Zdjęcie: Julian Finney/Getty Images

Zaskakiwała, zadziwiała, a bywało, że i szokowała już pierwszego trenera. Dzisiaj zasłużone ochy i achy spływają na nią z każdej strony. Sukcesy tej miary osiąga tenisistka, która do wielkiej kariery dopiero bierze rozbieg. Iga Świątek obchodzi dziś 21. urodziny - skromnie, w wąskim gronie. Nie może być inaczej, skoro w Paryżu walczy właśnie o drugi triumf na kortach Rolanda Garrosa. Nie szkodzi, wyrzeczenia to w końcu jej codzienność.

Korty Warszawianki, 2008 rok.

- Proszę pani, poodbija pani ze mną piłkę?

Dziewczynka ma siedem lat, tenis trenuje od ponad roku, na razie to wciąż tylko zabawa. Przebojowości i chęci jej nie brakuje, smykałki też nie.

Pani to Marta Domachowska, która kilka miesięcy wcześniej w wielkoszlemowym Australian Open dotarła do czwartej rundy, nieznacznie przegrywając z samą Venus Williams. Teraz wychodzi z dziewczynką na kort. Lubi z nią odbijać, lubi jej zaciętość i zaangażowanie.

Dziewczynka nazywa się Iga Natalia Świątek. W 2020 roku zwycięży we French Open, a w 2022 zostanie liderką światowego rankingu WTA. Po oba nieprawdopodobne sukcesy sięgnie jako pierwsza Polka w historii. Wszystko przed 21. urodzinami.

"Łup, łup, łup"

Najpierw w tenisa grać zaczęła Agata, o trzy lata starsza siostra Igi. Córkę na korty zaprowadził tata, Tomasz Świątek, olimpijczyk z Seulu, gdzie startował w wioślarskiej czwórce podwójnej. Chciał, żeby jego dzieci też zajmowały się sportem, ale tym indywidualnym, nie zespołowym. Chciał, by same odpowiadały i za porażki, i za sukcesy.

Padło na pływanie, z którego szybko zrezygnowali, bo Iga bała się wody. A tenis? Agata trenowała na korcie, mała Iga biegała obok - podawała piłki albo sama odbijała je o ścianę.

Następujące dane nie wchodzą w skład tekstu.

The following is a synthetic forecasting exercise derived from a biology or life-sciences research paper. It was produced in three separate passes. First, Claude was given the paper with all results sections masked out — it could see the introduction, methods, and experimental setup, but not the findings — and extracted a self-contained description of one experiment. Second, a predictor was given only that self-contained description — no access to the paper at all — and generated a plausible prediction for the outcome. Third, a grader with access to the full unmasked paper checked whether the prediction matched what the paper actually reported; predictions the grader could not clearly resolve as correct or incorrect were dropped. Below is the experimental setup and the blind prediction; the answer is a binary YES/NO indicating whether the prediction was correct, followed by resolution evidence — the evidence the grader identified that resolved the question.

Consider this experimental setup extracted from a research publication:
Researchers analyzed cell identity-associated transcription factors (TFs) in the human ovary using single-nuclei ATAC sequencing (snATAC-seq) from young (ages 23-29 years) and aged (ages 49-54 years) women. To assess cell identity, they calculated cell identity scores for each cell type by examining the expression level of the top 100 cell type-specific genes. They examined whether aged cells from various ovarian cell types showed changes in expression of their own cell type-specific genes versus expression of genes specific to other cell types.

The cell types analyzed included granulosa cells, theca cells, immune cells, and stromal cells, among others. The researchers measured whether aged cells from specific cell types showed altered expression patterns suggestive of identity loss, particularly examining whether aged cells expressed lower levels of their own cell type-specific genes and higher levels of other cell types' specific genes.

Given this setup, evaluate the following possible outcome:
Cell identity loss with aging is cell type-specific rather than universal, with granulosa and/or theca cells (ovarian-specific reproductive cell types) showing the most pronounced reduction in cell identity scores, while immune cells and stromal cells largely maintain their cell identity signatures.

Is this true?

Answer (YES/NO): NO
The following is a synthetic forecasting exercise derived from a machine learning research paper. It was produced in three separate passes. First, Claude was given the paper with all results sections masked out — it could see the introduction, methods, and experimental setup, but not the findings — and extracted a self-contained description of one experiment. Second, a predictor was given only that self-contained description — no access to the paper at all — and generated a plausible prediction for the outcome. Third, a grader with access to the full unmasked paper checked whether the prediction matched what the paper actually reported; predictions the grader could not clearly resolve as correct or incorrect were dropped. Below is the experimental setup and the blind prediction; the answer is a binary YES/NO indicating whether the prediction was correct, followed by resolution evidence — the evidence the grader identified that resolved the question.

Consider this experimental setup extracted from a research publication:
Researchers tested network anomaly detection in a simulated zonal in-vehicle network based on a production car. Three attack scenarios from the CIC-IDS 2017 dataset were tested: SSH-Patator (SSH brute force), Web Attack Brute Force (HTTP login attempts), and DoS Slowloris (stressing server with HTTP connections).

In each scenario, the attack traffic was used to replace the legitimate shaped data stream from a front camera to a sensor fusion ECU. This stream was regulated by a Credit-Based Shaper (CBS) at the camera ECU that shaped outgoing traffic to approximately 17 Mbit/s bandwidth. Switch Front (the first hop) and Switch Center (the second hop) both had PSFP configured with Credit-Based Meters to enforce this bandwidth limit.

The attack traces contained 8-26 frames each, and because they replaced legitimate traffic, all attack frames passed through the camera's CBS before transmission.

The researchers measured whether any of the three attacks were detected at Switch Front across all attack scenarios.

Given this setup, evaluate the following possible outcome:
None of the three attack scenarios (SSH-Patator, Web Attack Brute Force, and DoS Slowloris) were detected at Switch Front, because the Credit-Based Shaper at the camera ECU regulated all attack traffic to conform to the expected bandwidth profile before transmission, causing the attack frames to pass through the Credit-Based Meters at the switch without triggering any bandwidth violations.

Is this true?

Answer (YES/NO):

- Kiedy przyszła z siostrą po raz pierwszy, miała pięć, może sześć lat - wspomina w rozmowie z tvn24.pl trener Artur Szostaczko. - Taki maluch, a o tę ścianę potrafiła tłuc i przez godzinę. I to jak! Bekhend, forhend, lewa, prawa, wszystko w biegu, łup, łup, łup. Do tego naprawdę dobra koordynacja ruchowa. Popatrzyłem kątem oka i mówię do ojca: "Tomek, niech ona dołączy do Agatki, i to jak najszybciej, chociaż raz w tygodniu".